▶ TO DO:
Give all of the following lines again, word for word and in the same order.

▶ A run of records:

▬▬▬▬▬▬▬▬▬▬

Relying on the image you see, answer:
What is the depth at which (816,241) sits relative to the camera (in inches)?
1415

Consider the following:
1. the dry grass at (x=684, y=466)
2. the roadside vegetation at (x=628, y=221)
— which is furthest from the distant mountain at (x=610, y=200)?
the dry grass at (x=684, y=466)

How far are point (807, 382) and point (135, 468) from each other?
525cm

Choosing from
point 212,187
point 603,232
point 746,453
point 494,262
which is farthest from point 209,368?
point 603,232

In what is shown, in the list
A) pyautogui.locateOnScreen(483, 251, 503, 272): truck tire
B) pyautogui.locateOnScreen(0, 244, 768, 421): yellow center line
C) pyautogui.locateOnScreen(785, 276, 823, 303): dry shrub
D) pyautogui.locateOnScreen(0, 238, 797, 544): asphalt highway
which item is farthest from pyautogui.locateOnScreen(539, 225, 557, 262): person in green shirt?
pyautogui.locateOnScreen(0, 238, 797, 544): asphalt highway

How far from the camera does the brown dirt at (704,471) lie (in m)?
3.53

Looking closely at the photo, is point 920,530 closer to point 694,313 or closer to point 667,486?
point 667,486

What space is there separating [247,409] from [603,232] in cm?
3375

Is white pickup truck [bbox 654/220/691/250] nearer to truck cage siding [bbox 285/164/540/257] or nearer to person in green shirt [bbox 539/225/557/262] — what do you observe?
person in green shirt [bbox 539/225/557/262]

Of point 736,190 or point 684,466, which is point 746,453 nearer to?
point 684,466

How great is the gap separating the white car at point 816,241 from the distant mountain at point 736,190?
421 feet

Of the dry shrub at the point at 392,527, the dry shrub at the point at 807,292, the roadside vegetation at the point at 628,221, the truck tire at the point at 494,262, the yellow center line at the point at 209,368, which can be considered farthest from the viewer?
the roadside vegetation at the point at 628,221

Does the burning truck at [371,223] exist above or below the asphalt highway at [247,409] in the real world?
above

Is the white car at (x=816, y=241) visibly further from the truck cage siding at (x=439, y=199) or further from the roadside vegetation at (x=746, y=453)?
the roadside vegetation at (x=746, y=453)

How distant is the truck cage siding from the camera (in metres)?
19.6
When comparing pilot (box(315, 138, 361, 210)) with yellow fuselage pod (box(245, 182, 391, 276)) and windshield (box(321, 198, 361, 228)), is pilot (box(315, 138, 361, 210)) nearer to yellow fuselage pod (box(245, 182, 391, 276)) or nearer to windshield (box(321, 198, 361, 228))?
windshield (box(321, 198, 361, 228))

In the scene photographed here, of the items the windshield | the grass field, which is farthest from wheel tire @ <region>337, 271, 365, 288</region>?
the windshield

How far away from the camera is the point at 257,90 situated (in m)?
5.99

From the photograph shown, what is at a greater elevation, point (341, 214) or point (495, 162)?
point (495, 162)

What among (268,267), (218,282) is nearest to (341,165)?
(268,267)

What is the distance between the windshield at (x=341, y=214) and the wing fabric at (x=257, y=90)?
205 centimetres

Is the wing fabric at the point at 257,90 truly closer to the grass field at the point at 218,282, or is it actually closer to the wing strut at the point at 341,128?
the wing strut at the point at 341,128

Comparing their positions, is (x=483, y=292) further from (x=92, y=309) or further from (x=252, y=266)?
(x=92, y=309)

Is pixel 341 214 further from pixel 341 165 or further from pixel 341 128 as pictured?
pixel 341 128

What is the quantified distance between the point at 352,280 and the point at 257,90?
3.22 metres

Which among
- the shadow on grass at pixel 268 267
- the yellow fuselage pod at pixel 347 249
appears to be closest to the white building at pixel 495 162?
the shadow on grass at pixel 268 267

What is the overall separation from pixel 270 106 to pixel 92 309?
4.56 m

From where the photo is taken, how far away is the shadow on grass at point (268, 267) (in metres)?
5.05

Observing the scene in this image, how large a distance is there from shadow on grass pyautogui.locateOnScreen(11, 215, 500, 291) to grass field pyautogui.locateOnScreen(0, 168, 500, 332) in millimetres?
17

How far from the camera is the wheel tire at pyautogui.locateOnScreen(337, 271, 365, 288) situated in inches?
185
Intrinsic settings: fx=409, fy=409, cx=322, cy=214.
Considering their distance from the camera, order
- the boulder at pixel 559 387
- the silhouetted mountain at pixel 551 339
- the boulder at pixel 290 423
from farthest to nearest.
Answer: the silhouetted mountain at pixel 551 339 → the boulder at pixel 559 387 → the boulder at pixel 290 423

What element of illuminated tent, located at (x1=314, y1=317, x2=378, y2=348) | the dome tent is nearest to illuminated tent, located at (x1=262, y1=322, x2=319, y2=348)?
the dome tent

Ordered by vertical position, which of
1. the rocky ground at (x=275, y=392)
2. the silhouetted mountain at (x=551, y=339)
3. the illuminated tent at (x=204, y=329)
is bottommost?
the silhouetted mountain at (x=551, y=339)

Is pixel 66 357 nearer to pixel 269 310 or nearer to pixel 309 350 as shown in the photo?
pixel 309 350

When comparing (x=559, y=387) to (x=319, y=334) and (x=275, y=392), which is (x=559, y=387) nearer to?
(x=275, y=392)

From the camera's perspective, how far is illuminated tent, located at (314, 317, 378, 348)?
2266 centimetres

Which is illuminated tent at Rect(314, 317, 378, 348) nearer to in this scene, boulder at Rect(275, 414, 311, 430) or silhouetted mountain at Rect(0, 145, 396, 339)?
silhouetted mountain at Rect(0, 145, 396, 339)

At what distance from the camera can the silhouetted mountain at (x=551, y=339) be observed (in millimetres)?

▬▬▬▬▬▬▬▬▬▬

▶ OUTPUT:
Relying on the image you see, answer:
What is the depth at which (816,241) sits relative to the camera (in inches)?
1415

Consider the following:
1. the dry grass at (x=684, y=466)
2. the roadside vegetation at (x=628, y=221)
— which is furthest from the distant mountain at (x=610, y=200)?
the dry grass at (x=684, y=466)

How far are point (807, 382) and point (135, 468) from each other?
525cm

Choosing from
point 212,187
point 603,232
point 746,453
point 494,262
which is farthest from point 209,368?
point 603,232

In what is shown, in the list
A) pyautogui.locateOnScreen(483, 251, 503, 272): truck tire
B) pyautogui.locateOnScreen(0, 244, 768, 421): yellow center line
C) pyautogui.locateOnScreen(785, 276, 823, 303): dry shrub
D) pyautogui.locateOnScreen(0, 238, 797, 544): asphalt highway
which item is farthest from pyautogui.locateOnScreen(539, 225, 557, 262): person in green shirt?
pyautogui.locateOnScreen(0, 238, 797, 544): asphalt highway

How far from the camera does the brown dirt at (704,471) lie (in m)?
3.53

Looking closely at the photo, is point 920,530 closer to point 694,313 or closer to point 667,486?
point 667,486

What space is there separating [247,409] from [603,232] in cm?
3375

Is white pickup truck [bbox 654/220/691/250] nearer to truck cage siding [bbox 285/164/540/257] or nearer to person in green shirt [bbox 539/225/557/262] — what do you observe?
person in green shirt [bbox 539/225/557/262]

Of point 736,190 or point 684,466, which is point 746,453 nearer to?
point 684,466

How great is the gap separating the white car at point 816,241 from the distant mountain at point 736,190?
421 feet

Of the dry shrub at the point at 392,527, the dry shrub at the point at 807,292, the roadside vegetation at the point at 628,221, the truck tire at the point at 494,262, the yellow center line at the point at 209,368, which can be considered farthest from the viewer?
the roadside vegetation at the point at 628,221

Does the burning truck at [371,223] exist above or below the asphalt highway at [247,409] in the real world?
above

Is the white car at (x=816, y=241) visibly further from the truck cage siding at (x=439, y=199) or further from the roadside vegetation at (x=746, y=453)?
the roadside vegetation at (x=746, y=453)

How distant is the truck cage siding from the camera (in metres)?
19.6
When comparing pilot (box(315, 138, 361, 210)) with yellow fuselage pod (box(245, 182, 391, 276)) and windshield (box(321, 198, 361, 228)), is pilot (box(315, 138, 361, 210)) nearer to yellow fuselage pod (box(245, 182, 391, 276)) or nearer to windshield (box(321, 198, 361, 228))?
windshield (box(321, 198, 361, 228))

In the scene photographed here, of the items the windshield | the grass field, which is farthest from wheel tire @ <region>337, 271, 365, 288</region>?
the windshield

How far away from the camera is the point at 257,90 situated (in m)?
5.99

From the photograph shown, what is at a greater elevation, point (341, 214) or point (495, 162)?
point (495, 162)

What among (268,267), (218,282) is nearest to (341,165)?
(268,267)

What is the distance between the windshield at (x=341, y=214) and the wing fabric at (x=257, y=90)?
205 centimetres

Is the wing fabric at the point at 257,90 truly closer to the grass field at the point at 218,282, or is it actually closer to the wing strut at the point at 341,128?
the wing strut at the point at 341,128

Comparing their positions, is (x=483, y=292) further from (x=92, y=309) or further from (x=252, y=266)?
(x=92, y=309)

Is pixel 341 214 further from pixel 341 165 or further from pixel 341 128 as pictured?
pixel 341 128

What is the quantified distance between the point at 352,280 and the point at 257,90?
3.22 metres

Which among
- the shadow on grass at pixel 268 267
- the yellow fuselage pod at pixel 347 249
appears to be closest to the white building at pixel 495 162?
the shadow on grass at pixel 268 267

What is the overall separation from pixel 270 106 to pixel 92 309?
4.56 m

From where the photo is taken, how far away is the shadow on grass at point (268, 267) (in metres)?
5.05

Observing the scene in this image, how large a distance is there from shadow on grass pyautogui.locateOnScreen(11, 215, 500, 291) to grass field pyautogui.locateOnScreen(0, 168, 500, 332) in millimetres?
17

How far from the camera is the wheel tire at pyautogui.locateOnScreen(337, 271, 365, 288) situated in inches?
185
Intrinsic settings: fx=409, fy=409, cx=322, cy=214.
Considering their distance from the camera, order
- the boulder at pixel 559 387
- the silhouetted mountain at pixel 551 339
- the boulder at pixel 290 423
from farthest to nearest.
Answer: the silhouetted mountain at pixel 551 339 → the boulder at pixel 559 387 → the boulder at pixel 290 423

What element of illuminated tent, located at (x1=314, y1=317, x2=378, y2=348) | the dome tent is nearest to illuminated tent, located at (x1=262, y1=322, x2=319, y2=348)?
the dome tent

Ordered by vertical position, which of
1. the rocky ground at (x=275, y=392)
2. the silhouetted mountain at (x=551, y=339)
3. the illuminated tent at (x=204, y=329)
is bottommost?
the silhouetted mountain at (x=551, y=339)

Is pixel 66 357 nearer to pixel 269 310 or nearer to pixel 309 350 as shown in the photo?
pixel 309 350

When comparing (x=559, y=387) to (x=319, y=334) and (x=275, y=392), which is (x=559, y=387) nearer to?
(x=275, y=392)

From the camera's perspective, how far is illuminated tent, located at (314, 317, 378, 348)?
2266 centimetres

Which is illuminated tent at Rect(314, 317, 378, 348) nearer to in this scene, boulder at Rect(275, 414, 311, 430) or silhouetted mountain at Rect(0, 145, 396, 339)?
silhouetted mountain at Rect(0, 145, 396, 339)

At what distance from the camera can the silhouetted mountain at (x=551, y=339) be observed (in millimetres)?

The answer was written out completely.